- _RAW DATA_

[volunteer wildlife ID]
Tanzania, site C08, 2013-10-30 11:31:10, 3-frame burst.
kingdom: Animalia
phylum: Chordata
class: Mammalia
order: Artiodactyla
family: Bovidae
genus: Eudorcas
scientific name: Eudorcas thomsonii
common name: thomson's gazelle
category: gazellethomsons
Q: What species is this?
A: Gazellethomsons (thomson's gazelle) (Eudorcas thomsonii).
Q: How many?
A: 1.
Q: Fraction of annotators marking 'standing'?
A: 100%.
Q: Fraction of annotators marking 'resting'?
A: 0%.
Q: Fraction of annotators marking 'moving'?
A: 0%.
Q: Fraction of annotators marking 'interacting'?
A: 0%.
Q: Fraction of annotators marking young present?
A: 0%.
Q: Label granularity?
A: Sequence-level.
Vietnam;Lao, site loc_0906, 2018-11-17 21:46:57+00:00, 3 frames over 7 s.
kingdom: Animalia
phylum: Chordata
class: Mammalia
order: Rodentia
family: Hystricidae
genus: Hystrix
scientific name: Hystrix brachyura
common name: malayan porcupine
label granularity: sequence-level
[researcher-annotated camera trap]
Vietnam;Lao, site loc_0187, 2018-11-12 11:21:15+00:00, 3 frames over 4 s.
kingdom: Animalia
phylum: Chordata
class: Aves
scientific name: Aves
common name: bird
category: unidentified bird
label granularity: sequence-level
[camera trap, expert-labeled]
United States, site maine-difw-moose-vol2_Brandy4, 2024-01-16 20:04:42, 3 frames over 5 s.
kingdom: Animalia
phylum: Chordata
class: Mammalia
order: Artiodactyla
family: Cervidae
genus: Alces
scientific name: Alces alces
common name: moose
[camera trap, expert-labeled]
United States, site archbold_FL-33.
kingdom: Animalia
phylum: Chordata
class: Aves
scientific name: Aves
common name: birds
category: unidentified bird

- _WHAT YOU ARE ASKED TO DO_
The answer must be the data above, repeated exactly as it stands.

- _TASK RESULT_
[volunteer wildlife ID]
Tanzania, site C08, 2013-10-30 11:31:10, 3-frame burst.
kingdom: Animalia
phylum: Chordata
class: Mammalia
order: Artiodactyla
family: Bovidae
genus: Eudorcas
scientific name: Eudorcas thomsonii
common name: thomson's gazelle
category: gazellethomsons
Q: What species is this?
A: Gazellethomsons (thomson's gazelle) (Eudorcas thomsonii).
Q: How many?
A: 1.
Q: Fraction of annotators marking 'standing'?
A: 100%.
Q: Fraction of annotators marking 'resting'?
A: 0%.
Q: Fraction of annotators marking 'moving'?
A: 0%.
Q: Fraction of annotators marking 'interacting'?
A: 0%.
Q: Fraction of annotators marking young present?
A: 0%.
Q: Label granularity?
A: Sequence-level.
Vietnam;Lao, site loc_0906, 2018-11-17 21:46:57+00:00, 3 frames over 7 s.
kingdom: Animalia
phylum: Chordata
class: Mammalia
order: Rodentia
family: Hystricidae
genus: Hystrix
scientific name: Hystrix brachyura
common name: malayan porcupine
label granularity: sequence-level
[researcher-annotated camera trap]
Vietnam;Lao, site loc_0187, 2018-11-12 11:21:15+00:00, 3 frames over 4 s.
kingdom: Animalia
phylum: Chordata
class: Aves
scientific name: Aves
common name: bird
category: unidentified bird
label granularity: sequence-level
[camera trap, expert-labeled]
United States, site maine-difw-moose-vol2_Brandy4, 2024-01-16 20:04:42, 3 frames over 5 s.
kingdom: Animalia
phylum: Chordata
class: Mammalia
order: Artiodactyla
family: Cervidae
genus: Alces
scientific name: Alces alces
common name: moose
[camera trap, expert-labeled]
United States, site archbold_FL-33.
kingdom: Animalia
phylum: Chordata
class: Aves
scientific name: Aves
common name: birds
category: unidentified bird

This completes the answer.